### DOKUMENTTEXT:
:::::
# Design Studio Website!



## jackassol (8. April 2006)

Ok Thema abgehackt Kann geschlossen werden


----------



## Gumbo (8. April 2006)

Die Website hat ja nicht gerade viel Inhalt. Den Distclaimer würde ich allerdings entfernen und dafür ein Impressum oder eine andere Kontaktmöglichkeit eufnehmen.


----------



## jackassol (8. April 2006)

Is ja auch noch der Anfang! Aber freue mich auf weiter Meinungen! Danke!


Mir gehts ertmal nach dem Design! Geht das so? Is das ok?


----------



## franz007 (9. April 2006)

> optimiert für Mozilla-Firefox 1024x768



Bei einer 1280er Auflösung braucht man fast eine Lupe um diese Verschnörkelte schrift zu entziffern.

Der Kontrast auf dem Holz bg ist auch nicht gerade super (zb beim Gästebuch).

Flash ist ein Vektor-Programm und diesen Vorteil nützt du nicht wirklich immer aus.
Zb diese hellen Ecken mit den Kreisen wären doch wunderbar mit Flash machbar oder der Hintergrund Selber (der mit dem grünen Farbverlauf).

Wenn die Größe der Hozstruktur egal ist könntest du ja auch dieses Verschnörkelte Ding als Maske Realisierten. 

Wenn du all dies umsetzt kannst du dein Movie auch scalieren und dadurch werden Angaben wie 





> optimiert für Mozilla-Firefox 1024x768


 wegfällig da du es an den Benutzer anpassen kannst.


----------



## jackassol (9. April 2006)

Das bekommt man nich alles so gut mit Flash hin.....das kann ich Wetten!

Außerdem da ist kein grüner Farbverlauf!;-)


----------



## Neurodeamon (10. April 2006)

Nur zur Erinnerung:
http://www.tutorials.de/forum/creative-lounge/154580-herzlich-willkommen-der-creative-lounge.html

Bevor die Schelte von einem Mod kommt


----------



## holzoepfael (10. April 2006)

Diese Seite erinnert mich ein bisschen zu fest an diese hier.
Aber eigentlich gefällts mir...


----------



## jackassol (10. April 2006)

> Nur zur Erinnerung:
> http://www.tutorials.de/forum/creati...ve-lounge.html
> 
> Bevor die Schelte von einem Mod kommt



sorry hab ich nich gewust!:suspekt: ...Kann ja gelöscht werden! Sorry


----------



## da_Dj (10. April 2006)

holzoepfael hat gesagt.:
			
		

> Diese Seite erinnert mich ein bisschen zu fest an diese hier.
> Aber eigentlich gefällts mir...



Das war auch das Erste, was mir in den Sinn kam  Nur im Gegensazu zu Iso ist die Seite leider etwas unübersichtlich geraten, z.B. der Mainpart ist viel zu klein und auch ansonsten würde ich an einigen Farb/Kontrast Kombis und dem Aufbau an sich etwas feilen. Ansonsten ist die Page aber schon ganz nett anzusehen.


----------



## jackassol (11. April 2006)

Meint ihr wirklich die Seite ist zu klein? Ok ich werd es mal ändern... das Menü? oder alles?


----------



## jackassol (15. April 2006)

So hab jetzt mal nen Mp3-Player dazu gemacht! Meint ihr die Musik passt dazu? Oder is das zu ruhig?


----------



## Gumbo (15. April 2006)

Du solltest eher an dem tatsächlichen Inhalt arbeiten als an zusätzlichem Schnick-Schnack. Denn darauf sollte es ankommen.

Ach und bitte entferne endlich diesen sinnlosen Disclaimer.


----------



## jackassol (15. April 2006)

Ist ok...hast ja recht.......muss mir erst mal überlegen was ich da hinschreib!

Kannst ja mal ein Vorschlag machen!


----------



## Blackylein (23. April 2006)

Hi!

Also ich finde die Seite wirklich sehr gut gelungen. Die Farben passen gut und überhaupt die Art der Gestaltung ist mal was anderes. 

Mich würde interessieren woher du die Musik hast, die find ich cool 

MfG


----------



## jackassol (29. April 2006)

wer es wissen will dem schick ich ne pm


----------
:::::
### GESPEICHERTE DATEN:
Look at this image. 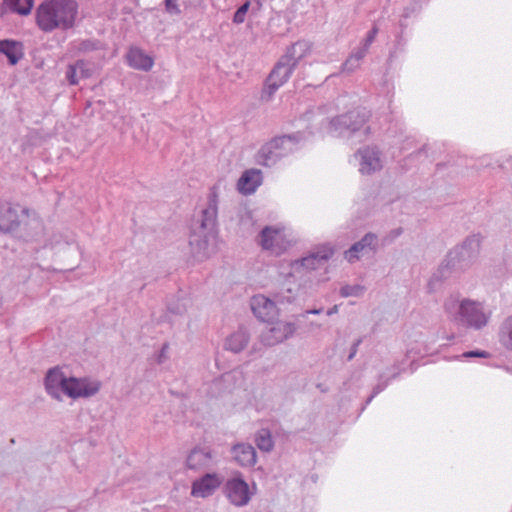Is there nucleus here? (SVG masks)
<instances>
[{
	"label": "nucleus",
	"mask_w": 512,
	"mask_h": 512,
	"mask_svg": "<svg viewBox=\"0 0 512 512\" xmlns=\"http://www.w3.org/2000/svg\"><path fill=\"white\" fill-rule=\"evenodd\" d=\"M218 216V192L216 187L210 190L206 208L202 210L199 225L193 228L189 244L195 259L202 261L216 251Z\"/></svg>",
	"instance_id": "f257e3e1"
},
{
	"label": "nucleus",
	"mask_w": 512,
	"mask_h": 512,
	"mask_svg": "<svg viewBox=\"0 0 512 512\" xmlns=\"http://www.w3.org/2000/svg\"><path fill=\"white\" fill-rule=\"evenodd\" d=\"M443 308L453 323L467 329L481 330L489 324L492 317V311L484 302L470 298L460 299L454 295L445 299Z\"/></svg>",
	"instance_id": "f03ea898"
},
{
	"label": "nucleus",
	"mask_w": 512,
	"mask_h": 512,
	"mask_svg": "<svg viewBox=\"0 0 512 512\" xmlns=\"http://www.w3.org/2000/svg\"><path fill=\"white\" fill-rule=\"evenodd\" d=\"M77 14L76 0H43L36 9V24L46 33L68 30L74 26Z\"/></svg>",
	"instance_id": "7ed1b4c3"
},
{
	"label": "nucleus",
	"mask_w": 512,
	"mask_h": 512,
	"mask_svg": "<svg viewBox=\"0 0 512 512\" xmlns=\"http://www.w3.org/2000/svg\"><path fill=\"white\" fill-rule=\"evenodd\" d=\"M370 113L366 109H354L330 121L329 132L335 137L344 138L353 144L364 142L371 135L368 125Z\"/></svg>",
	"instance_id": "20e7f679"
},
{
	"label": "nucleus",
	"mask_w": 512,
	"mask_h": 512,
	"mask_svg": "<svg viewBox=\"0 0 512 512\" xmlns=\"http://www.w3.org/2000/svg\"><path fill=\"white\" fill-rule=\"evenodd\" d=\"M310 49L309 42L303 40L296 42L287 50L267 78V90L270 95L288 81L299 61L310 52Z\"/></svg>",
	"instance_id": "39448f33"
},
{
	"label": "nucleus",
	"mask_w": 512,
	"mask_h": 512,
	"mask_svg": "<svg viewBox=\"0 0 512 512\" xmlns=\"http://www.w3.org/2000/svg\"><path fill=\"white\" fill-rule=\"evenodd\" d=\"M301 140L299 133L284 135L265 143L255 156L256 163L262 166H274L281 158L297 150Z\"/></svg>",
	"instance_id": "423d86ee"
},
{
	"label": "nucleus",
	"mask_w": 512,
	"mask_h": 512,
	"mask_svg": "<svg viewBox=\"0 0 512 512\" xmlns=\"http://www.w3.org/2000/svg\"><path fill=\"white\" fill-rule=\"evenodd\" d=\"M287 295L284 292H277L274 295V300L267 298L264 295H256L251 300V309L254 315L264 322H269L277 317L278 309L277 303H291L295 299V289L287 287Z\"/></svg>",
	"instance_id": "0eeeda50"
},
{
	"label": "nucleus",
	"mask_w": 512,
	"mask_h": 512,
	"mask_svg": "<svg viewBox=\"0 0 512 512\" xmlns=\"http://www.w3.org/2000/svg\"><path fill=\"white\" fill-rule=\"evenodd\" d=\"M259 238L261 247L277 256L284 253L291 246V240L284 229L280 227L266 226L261 231Z\"/></svg>",
	"instance_id": "6e6552de"
},
{
	"label": "nucleus",
	"mask_w": 512,
	"mask_h": 512,
	"mask_svg": "<svg viewBox=\"0 0 512 512\" xmlns=\"http://www.w3.org/2000/svg\"><path fill=\"white\" fill-rule=\"evenodd\" d=\"M354 157L357 161L358 171L362 175H372L383 168L382 153L375 146H365L358 149Z\"/></svg>",
	"instance_id": "1a4fd4ad"
},
{
	"label": "nucleus",
	"mask_w": 512,
	"mask_h": 512,
	"mask_svg": "<svg viewBox=\"0 0 512 512\" xmlns=\"http://www.w3.org/2000/svg\"><path fill=\"white\" fill-rule=\"evenodd\" d=\"M295 331L296 326L294 323L278 321L262 331L260 341L265 346H274L291 337Z\"/></svg>",
	"instance_id": "9d476101"
},
{
	"label": "nucleus",
	"mask_w": 512,
	"mask_h": 512,
	"mask_svg": "<svg viewBox=\"0 0 512 512\" xmlns=\"http://www.w3.org/2000/svg\"><path fill=\"white\" fill-rule=\"evenodd\" d=\"M378 249V236L372 232L366 233L359 241L355 242L344 253V258L349 263H355L362 256L375 253Z\"/></svg>",
	"instance_id": "9b49d317"
},
{
	"label": "nucleus",
	"mask_w": 512,
	"mask_h": 512,
	"mask_svg": "<svg viewBox=\"0 0 512 512\" xmlns=\"http://www.w3.org/2000/svg\"><path fill=\"white\" fill-rule=\"evenodd\" d=\"M225 489L227 498L237 507L247 505L252 496L248 484L241 477L229 479L226 482Z\"/></svg>",
	"instance_id": "f8f14e48"
},
{
	"label": "nucleus",
	"mask_w": 512,
	"mask_h": 512,
	"mask_svg": "<svg viewBox=\"0 0 512 512\" xmlns=\"http://www.w3.org/2000/svg\"><path fill=\"white\" fill-rule=\"evenodd\" d=\"M69 377L64 374L61 368L54 367L47 371L44 385L46 392L56 400H62V395H66V386Z\"/></svg>",
	"instance_id": "ddd939ff"
},
{
	"label": "nucleus",
	"mask_w": 512,
	"mask_h": 512,
	"mask_svg": "<svg viewBox=\"0 0 512 512\" xmlns=\"http://www.w3.org/2000/svg\"><path fill=\"white\" fill-rule=\"evenodd\" d=\"M65 388L66 396L77 399L95 395L100 389V384L86 378L69 377L68 385Z\"/></svg>",
	"instance_id": "4468645a"
},
{
	"label": "nucleus",
	"mask_w": 512,
	"mask_h": 512,
	"mask_svg": "<svg viewBox=\"0 0 512 512\" xmlns=\"http://www.w3.org/2000/svg\"><path fill=\"white\" fill-rule=\"evenodd\" d=\"M214 465L215 456L212 450L207 447H195L186 459L187 468L194 471L211 469Z\"/></svg>",
	"instance_id": "2eb2a0df"
},
{
	"label": "nucleus",
	"mask_w": 512,
	"mask_h": 512,
	"mask_svg": "<svg viewBox=\"0 0 512 512\" xmlns=\"http://www.w3.org/2000/svg\"><path fill=\"white\" fill-rule=\"evenodd\" d=\"M333 249L329 246H322L317 251L310 253L306 257L295 261L292 264L294 271H298L300 268L307 270H314L328 261L333 255Z\"/></svg>",
	"instance_id": "dca6fc26"
},
{
	"label": "nucleus",
	"mask_w": 512,
	"mask_h": 512,
	"mask_svg": "<svg viewBox=\"0 0 512 512\" xmlns=\"http://www.w3.org/2000/svg\"><path fill=\"white\" fill-rule=\"evenodd\" d=\"M222 479L216 473H206L192 483L191 495L194 497L206 498L214 493L221 485Z\"/></svg>",
	"instance_id": "f3484780"
},
{
	"label": "nucleus",
	"mask_w": 512,
	"mask_h": 512,
	"mask_svg": "<svg viewBox=\"0 0 512 512\" xmlns=\"http://www.w3.org/2000/svg\"><path fill=\"white\" fill-rule=\"evenodd\" d=\"M233 460L241 467H253L257 462L255 448L248 443H238L231 448Z\"/></svg>",
	"instance_id": "a211bd4d"
},
{
	"label": "nucleus",
	"mask_w": 512,
	"mask_h": 512,
	"mask_svg": "<svg viewBox=\"0 0 512 512\" xmlns=\"http://www.w3.org/2000/svg\"><path fill=\"white\" fill-rule=\"evenodd\" d=\"M262 183V173L258 169L246 170L238 180L237 188L240 193L244 195H250L256 191V189Z\"/></svg>",
	"instance_id": "6ab92c4d"
},
{
	"label": "nucleus",
	"mask_w": 512,
	"mask_h": 512,
	"mask_svg": "<svg viewBox=\"0 0 512 512\" xmlns=\"http://www.w3.org/2000/svg\"><path fill=\"white\" fill-rule=\"evenodd\" d=\"M19 224L17 209L10 204L0 203V231L12 232Z\"/></svg>",
	"instance_id": "aec40b11"
},
{
	"label": "nucleus",
	"mask_w": 512,
	"mask_h": 512,
	"mask_svg": "<svg viewBox=\"0 0 512 512\" xmlns=\"http://www.w3.org/2000/svg\"><path fill=\"white\" fill-rule=\"evenodd\" d=\"M249 340V333L244 328H239L226 338L225 349L233 353H239L247 347Z\"/></svg>",
	"instance_id": "412c9836"
},
{
	"label": "nucleus",
	"mask_w": 512,
	"mask_h": 512,
	"mask_svg": "<svg viewBox=\"0 0 512 512\" xmlns=\"http://www.w3.org/2000/svg\"><path fill=\"white\" fill-rule=\"evenodd\" d=\"M129 65L135 69L149 71L154 64L153 59L139 48H131L127 53Z\"/></svg>",
	"instance_id": "4be33fe9"
},
{
	"label": "nucleus",
	"mask_w": 512,
	"mask_h": 512,
	"mask_svg": "<svg viewBox=\"0 0 512 512\" xmlns=\"http://www.w3.org/2000/svg\"><path fill=\"white\" fill-rule=\"evenodd\" d=\"M0 53L4 54L11 65H15L22 58V45L14 40H0Z\"/></svg>",
	"instance_id": "5701e85b"
},
{
	"label": "nucleus",
	"mask_w": 512,
	"mask_h": 512,
	"mask_svg": "<svg viewBox=\"0 0 512 512\" xmlns=\"http://www.w3.org/2000/svg\"><path fill=\"white\" fill-rule=\"evenodd\" d=\"M498 339L504 348L512 351V315L506 317L500 324Z\"/></svg>",
	"instance_id": "b1692460"
},
{
	"label": "nucleus",
	"mask_w": 512,
	"mask_h": 512,
	"mask_svg": "<svg viewBox=\"0 0 512 512\" xmlns=\"http://www.w3.org/2000/svg\"><path fill=\"white\" fill-rule=\"evenodd\" d=\"M3 5L13 13L27 16L31 13L34 0H4Z\"/></svg>",
	"instance_id": "393cba45"
},
{
	"label": "nucleus",
	"mask_w": 512,
	"mask_h": 512,
	"mask_svg": "<svg viewBox=\"0 0 512 512\" xmlns=\"http://www.w3.org/2000/svg\"><path fill=\"white\" fill-rule=\"evenodd\" d=\"M254 441L257 447L263 452H270L274 448V441L268 429H260L257 431Z\"/></svg>",
	"instance_id": "a878e982"
},
{
	"label": "nucleus",
	"mask_w": 512,
	"mask_h": 512,
	"mask_svg": "<svg viewBox=\"0 0 512 512\" xmlns=\"http://www.w3.org/2000/svg\"><path fill=\"white\" fill-rule=\"evenodd\" d=\"M480 248V240L476 236L468 237L460 247V256L463 259L474 257Z\"/></svg>",
	"instance_id": "bb28decb"
},
{
	"label": "nucleus",
	"mask_w": 512,
	"mask_h": 512,
	"mask_svg": "<svg viewBox=\"0 0 512 512\" xmlns=\"http://www.w3.org/2000/svg\"><path fill=\"white\" fill-rule=\"evenodd\" d=\"M365 287L360 284L344 285L340 288V295L344 298L347 297H360L364 294Z\"/></svg>",
	"instance_id": "cd10ccee"
},
{
	"label": "nucleus",
	"mask_w": 512,
	"mask_h": 512,
	"mask_svg": "<svg viewBox=\"0 0 512 512\" xmlns=\"http://www.w3.org/2000/svg\"><path fill=\"white\" fill-rule=\"evenodd\" d=\"M83 66H84L83 62H77L74 65L68 66V69L66 72V77L71 85H75L78 83V80L76 77L77 70L78 69L83 70Z\"/></svg>",
	"instance_id": "c85d7f7f"
},
{
	"label": "nucleus",
	"mask_w": 512,
	"mask_h": 512,
	"mask_svg": "<svg viewBox=\"0 0 512 512\" xmlns=\"http://www.w3.org/2000/svg\"><path fill=\"white\" fill-rule=\"evenodd\" d=\"M250 2L246 1L244 4H242L237 11L234 14L233 22L236 24H241L245 21L246 14L249 10Z\"/></svg>",
	"instance_id": "c756f323"
},
{
	"label": "nucleus",
	"mask_w": 512,
	"mask_h": 512,
	"mask_svg": "<svg viewBox=\"0 0 512 512\" xmlns=\"http://www.w3.org/2000/svg\"><path fill=\"white\" fill-rule=\"evenodd\" d=\"M29 226L34 230V232L27 233V238L31 240H38L43 231L41 222L38 219H32L29 223Z\"/></svg>",
	"instance_id": "7c9ffc66"
},
{
	"label": "nucleus",
	"mask_w": 512,
	"mask_h": 512,
	"mask_svg": "<svg viewBox=\"0 0 512 512\" xmlns=\"http://www.w3.org/2000/svg\"><path fill=\"white\" fill-rule=\"evenodd\" d=\"M360 66V63L358 61H355L354 58L349 56L346 61L341 66V71L346 73H352L356 69H358Z\"/></svg>",
	"instance_id": "2f4dec72"
},
{
	"label": "nucleus",
	"mask_w": 512,
	"mask_h": 512,
	"mask_svg": "<svg viewBox=\"0 0 512 512\" xmlns=\"http://www.w3.org/2000/svg\"><path fill=\"white\" fill-rule=\"evenodd\" d=\"M73 243V239H65L63 241L53 239L51 245L54 249H56L59 252L64 248V246H71Z\"/></svg>",
	"instance_id": "473e14b6"
},
{
	"label": "nucleus",
	"mask_w": 512,
	"mask_h": 512,
	"mask_svg": "<svg viewBox=\"0 0 512 512\" xmlns=\"http://www.w3.org/2000/svg\"><path fill=\"white\" fill-rule=\"evenodd\" d=\"M368 52V48H366L364 45L353 51L350 56L355 59V61H358L359 63L361 60L366 56Z\"/></svg>",
	"instance_id": "72a5a7b5"
},
{
	"label": "nucleus",
	"mask_w": 512,
	"mask_h": 512,
	"mask_svg": "<svg viewBox=\"0 0 512 512\" xmlns=\"http://www.w3.org/2000/svg\"><path fill=\"white\" fill-rule=\"evenodd\" d=\"M378 33V28L374 26L367 34L366 38L364 39L363 45L369 49L371 44L374 42L375 37Z\"/></svg>",
	"instance_id": "f704fd0d"
},
{
	"label": "nucleus",
	"mask_w": 512,
	"mask_h": 512,
	"mask_svg": "<svg viewBox=\"0 0 512 512\" xmlns=\"http://www.w3.org/2000/svg\"><path fill=\"white\" fill-rule=\"evenodd\" d=\"M168 350H169V344L164 343L158 356H157L158 364H163L168 359Z\"/></svg>",
	"instance_id": "c9c22d12"
},
{
	"label": "nucleus",
	"mask_w": 512,
	"mask_h": 512,
	"mask_svg": "<svg viewBox=\"0 0 512 512\" xmlns=\"http://www.w3.org/2000/svg\"><path fill=\"white\" fill-rule=\"evenodd\" d=\"M165 6H166V10L170 14L178 15L181 12L178 5L175 3V0H165Z\"/></svg>",
	"instance_id": "e433bc0d"
},
{
	"label": "nucleus",
	"mask_w": 512,
	"mask_h": 512,
	"mask_svg": "<svg viewBox=\"0 0 512 512\" xmlns=\"http://www.w3.org/2000/svg\"><path fill=\"white\" fill-rule=\"evenodd\" d=\"M488 356H489L488 352H486V351H479V350L469 351V352H465V353L462 354V357H465V358H472V357L487 358Z\"/></svg>",
	"instance_id": "4c0bfd02"
},
{
	"label": "nucleus",
	"mask_w": 512,
	"mask_h": 512,
	"mask_svg": "<svg viewBox=\"0 0 512 512\" xmlns=\"http://www.w3.org/2000/svg\"><path fill=\"white\" fill-rule=\"evenodd\" d=\"M387 386V381L379 382L373 389L372 395L368 398L367 403H369L373 397H375L378 393L383 391Z\"/></svg>",
	"instance_id": "58836bf2"
},
{
	"label": "nucleus",
	"mask_w": 512,
	"mask_h": 512,
	"mask_svg": "<svg viewBox=\"0 0 512 512\" xmlns=\"http://www.w3.org/2000/svg\"><path fill=\"white\" fill-rule=\"evenodd\" d=\"M361 342H362V340L358 339L356 342L353 343L351 350H350V354L348 355V361H351L355 357V355L357 354V351H358V347L361 344Z\"/></svg>",
	"instance_id": "ea45409f"
},
{
	"label": "nucleus",
	"mask_w": 512,
	"mask_h": 512,
	"mask_svg": "<svg viewBox=\"0 0 512 512\" xmlns=\"http://www.w3.org/2000/svg\"><path fill=\"white\" fill-rule=\"evenodd\" d=\"M290 278H292V275H289V278H288V279L286 280V282L284 283V285H283V287H282V289H281V291H280V292H284V294H286V295H287V292H286V290H285V289H286L287 287H291V288H294V289L296 290V291H295V295H296V294H297V291H298V287H297V285H293V286H292V285L290 284Z\"/></svg>",
	"instance_id": "a19ab883"
},
{
	"label": "nucleus",
	"mask_w": 512,
	"mask_h": 512,
	"mask_svg": "<svg viewBox=\"0 0 512 512\" xmlns=\"http://www.w3.org/2000/svg\"><path fill=\"white\" fill-rule=\"evenodd\" d=\"M322 312V309H311V310H306L304 313L301 314V317H306L308 314H320Z\"/></svg>",
	"instance_id": "79ce46f5"
},
{
	"label": "nucleus",
	"mask_w": 512,
	"mask_h": 512,
	"mask_svg": "<svg viewBox=\"0 0 512 512\" xmlns=\"http://www.w3.org/2000/svg\"><path fill=\"white\" fill-rule=\"evenodd\" d=\"M437 281H439V279L437 278V276H436V275H434V276L430 279V281H429V290H430V291H433V290H434L433 285H434V283H435V282H437Z\"/></svg>",
	"instance_id": "37998d69"
},
{
	"label": "nucleus",
	"mask_w": 512,
	"mask_h": 512,
	"mask_svg": "<svg viewBox=\"0 0 512 512\" xmlns=\"http://www.w3.org/2000/svg\"><path fill=\"white\" fill-rule=\"evenodd\" d=\"M337 311H338V306H337V305H335V306H333L332 308H330V309L327 311V315H328V316H331V315H333V314L337 313Z\"/></svg>",
	"instance_id": "c03bdc74"
},
{
	"label": "nucleus",
	"mask_w": 512,
	"mask_h": 512,
	"mask_svg": "<svg viewBox=\"0 0 512 512\" xmlns=\"http://www.w3.org/2000/svg\"><path fill=\"white\" fill-rule=\"evenodd\" d=\"M321 325L320 324H317V323H310V329H315V328H320Z\"/></svg>",
	"instance_id": "a18cd8bd"
},
{
	"label": "nucleus",
	"mask_w": 512,
	"mask_h": 512,
	"mask_svg": "<svg viewBox=\"0 0 512 512\" xmlns=\"http://www.w3.org/2000/svg\"><path fill=\"white\" fill-rule=\"evenodd\" d=\"M401 232H402L401 229H397V230L393 231V234H394V236H399L401 234Z\"/></svg>",
	"instance_id": "49530a36"
}]
</instances>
:::::
### AUFGABE A:
Was hat jackassol laut dem Forenthread am 15. April 2006 zur Website hinzugefügt?
### AUFGABE B:
Schreib den Forenthread beginnend mit „Der Kontrast auf“ und weiter bis „wirklich immer aus.“ noch einmal ab und setze dabei „Farbkontrast“ anstelle von „Kontrast“ ein.

### RICHTIGES ERGEBNIS A:
Einen Mp3-Player.

### RICHTIGES ERGEBNIS B:
Der Farbkontrast auf dem Holz bg ist auch nicht gerade super (zb beim Gästebuch).

Flash ist ein Vektor-Programm und diesen Vorteil nützt du nicht wirklich immer aus.